Bori-2 135M Instruct is the Supervised Fine-Tuned (SFT) version of the Bori-2 Base model. It was designed to follow bilingual (Korean and English) instructions.

⚠️ Status: This training run was paused early at Checkpoint 1800 and is not fully converged. It is published for transparency, historical tracking, and research into SLM failure modes.

🤖 Model Details

Base Architecture: SmolLM2 (Llama-based)
Parameter Count: ~135M
Languages: Korean, English
Vocabulary Size: 49,152 (Base) + 8,981 (Korean tokens) = 58,133 tokens

💻 Hardware & Compute

Like the base model, SFT was performed under strict compute constraints:

Hardware: Kaggle Notebooks, 2x NVIDIA T4 GPUs (16GB VRAM each).
Optimization: Multi-GPU Accelerate distributed training was utilized to maximize the effective batch size across the T4s, paired with gradient accumulation and FP16 mixed precision.

📚 Training Dataset

The SFT data mixture was heavily interleaved to balance English reasoning with Korean generation:

HuggingFaceH4/ultrachat_200k (50% - English conversational)
brandonbaek/konglish-synthetic-instruct (40% - Bilingual/Korean synthetic instructions)
jojo0217/korean_safe_conversation (10% - Korean safety & alignment)

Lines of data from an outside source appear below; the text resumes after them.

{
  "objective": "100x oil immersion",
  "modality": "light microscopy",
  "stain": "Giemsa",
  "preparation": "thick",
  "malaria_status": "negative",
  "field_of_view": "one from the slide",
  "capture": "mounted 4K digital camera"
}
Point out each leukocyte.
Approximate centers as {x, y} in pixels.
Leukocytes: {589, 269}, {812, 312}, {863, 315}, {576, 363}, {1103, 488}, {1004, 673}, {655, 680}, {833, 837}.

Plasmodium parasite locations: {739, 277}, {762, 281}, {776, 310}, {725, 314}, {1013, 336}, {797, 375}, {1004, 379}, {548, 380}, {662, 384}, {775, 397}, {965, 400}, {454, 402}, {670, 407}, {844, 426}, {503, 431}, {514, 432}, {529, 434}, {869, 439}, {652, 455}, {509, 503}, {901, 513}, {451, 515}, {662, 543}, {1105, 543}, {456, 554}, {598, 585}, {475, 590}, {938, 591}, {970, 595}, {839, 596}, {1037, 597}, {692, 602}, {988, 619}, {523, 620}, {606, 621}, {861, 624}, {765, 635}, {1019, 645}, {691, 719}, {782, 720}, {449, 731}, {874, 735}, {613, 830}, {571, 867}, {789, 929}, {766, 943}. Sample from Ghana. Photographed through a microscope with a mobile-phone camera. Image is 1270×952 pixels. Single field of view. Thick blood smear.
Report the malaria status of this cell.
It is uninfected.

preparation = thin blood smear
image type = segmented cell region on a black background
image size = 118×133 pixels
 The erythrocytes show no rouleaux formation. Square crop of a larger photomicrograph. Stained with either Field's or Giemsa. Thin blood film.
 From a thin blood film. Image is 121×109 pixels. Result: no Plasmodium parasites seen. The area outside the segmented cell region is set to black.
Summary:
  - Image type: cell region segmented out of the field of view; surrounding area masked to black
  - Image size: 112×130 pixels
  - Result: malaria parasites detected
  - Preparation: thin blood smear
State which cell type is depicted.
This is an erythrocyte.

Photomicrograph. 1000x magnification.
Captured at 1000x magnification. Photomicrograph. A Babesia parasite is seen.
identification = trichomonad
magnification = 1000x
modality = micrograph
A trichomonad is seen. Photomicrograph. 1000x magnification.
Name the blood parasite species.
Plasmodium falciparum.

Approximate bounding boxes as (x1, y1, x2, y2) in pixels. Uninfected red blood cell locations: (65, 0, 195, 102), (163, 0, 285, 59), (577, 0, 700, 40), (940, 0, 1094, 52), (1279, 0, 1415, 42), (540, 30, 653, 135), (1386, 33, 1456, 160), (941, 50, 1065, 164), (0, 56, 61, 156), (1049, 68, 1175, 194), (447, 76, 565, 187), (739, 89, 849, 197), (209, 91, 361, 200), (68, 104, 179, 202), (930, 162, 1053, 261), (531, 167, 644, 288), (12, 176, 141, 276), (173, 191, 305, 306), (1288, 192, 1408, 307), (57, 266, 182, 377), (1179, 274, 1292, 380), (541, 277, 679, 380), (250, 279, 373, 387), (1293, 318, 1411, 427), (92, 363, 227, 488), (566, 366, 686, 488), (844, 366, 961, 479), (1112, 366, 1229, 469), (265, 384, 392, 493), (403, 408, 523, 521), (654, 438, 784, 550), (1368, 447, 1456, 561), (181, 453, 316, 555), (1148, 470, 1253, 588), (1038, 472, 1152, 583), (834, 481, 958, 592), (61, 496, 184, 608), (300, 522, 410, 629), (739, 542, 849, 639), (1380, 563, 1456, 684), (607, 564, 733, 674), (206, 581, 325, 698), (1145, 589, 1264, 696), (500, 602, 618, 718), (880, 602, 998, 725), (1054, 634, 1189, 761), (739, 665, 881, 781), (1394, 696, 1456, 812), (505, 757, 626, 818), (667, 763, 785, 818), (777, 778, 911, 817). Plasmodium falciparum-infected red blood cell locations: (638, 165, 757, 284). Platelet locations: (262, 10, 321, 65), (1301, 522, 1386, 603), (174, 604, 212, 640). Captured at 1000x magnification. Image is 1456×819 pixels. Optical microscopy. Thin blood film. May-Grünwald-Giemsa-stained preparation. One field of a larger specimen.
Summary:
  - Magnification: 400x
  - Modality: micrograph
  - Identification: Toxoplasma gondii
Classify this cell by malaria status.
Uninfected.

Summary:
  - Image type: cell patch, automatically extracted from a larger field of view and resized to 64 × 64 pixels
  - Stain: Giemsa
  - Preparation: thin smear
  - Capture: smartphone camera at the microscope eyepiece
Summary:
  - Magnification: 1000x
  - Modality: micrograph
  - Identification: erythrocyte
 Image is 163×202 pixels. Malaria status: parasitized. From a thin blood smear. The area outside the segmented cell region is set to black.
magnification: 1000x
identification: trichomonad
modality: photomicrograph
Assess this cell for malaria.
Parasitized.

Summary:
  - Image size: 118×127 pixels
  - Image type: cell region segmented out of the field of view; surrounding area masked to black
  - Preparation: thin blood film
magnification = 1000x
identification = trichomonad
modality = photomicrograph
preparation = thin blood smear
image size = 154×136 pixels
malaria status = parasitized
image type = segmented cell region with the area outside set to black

⚠️ Known Issues & Failure Modes

We are publishing this checkpoint specifically so the open-source community can study the dynamics of SFT on extreme SLMs when parameters and datasets are sub-optimal.

Collator Masking Bug (Response-Only Loss Failure): Standard instruction tuning requires "response-only loss," where the model only calculates loss gradients on the assistant's response, ignoring the user and system prompts (setting their labels to -100). During this training run, a bug in DataCollatorForLanguageModeling(mlm=False) inadvertently stripped the -100 ignore-index masks from the user prompts. Consequently, the model calculated loss over the entire sequence, severely degrading its instruction-following adherence and causing it to often mimic user prompts rather than answering them.
Dataset Over-Complexity: The heavy reliance on ultrachat_200k (50% of the batch) overwhelmed the 135M parameter capacity. The complex, multi-turn reasoning and lengthy conversational histories required by Ultrachat caused severe hallucinations in this small model, leading to logical breakdowns and basic arithmetic failures.

🎯 Intended Use

This checkpoint is highly experimental and not recommended for application deployment. It serves as an excellent case study for the necessity of tailored, high-quality, and appropriately scaled SFT datasets (as well as rigid testing of data collator masks) for models under 1B parameters.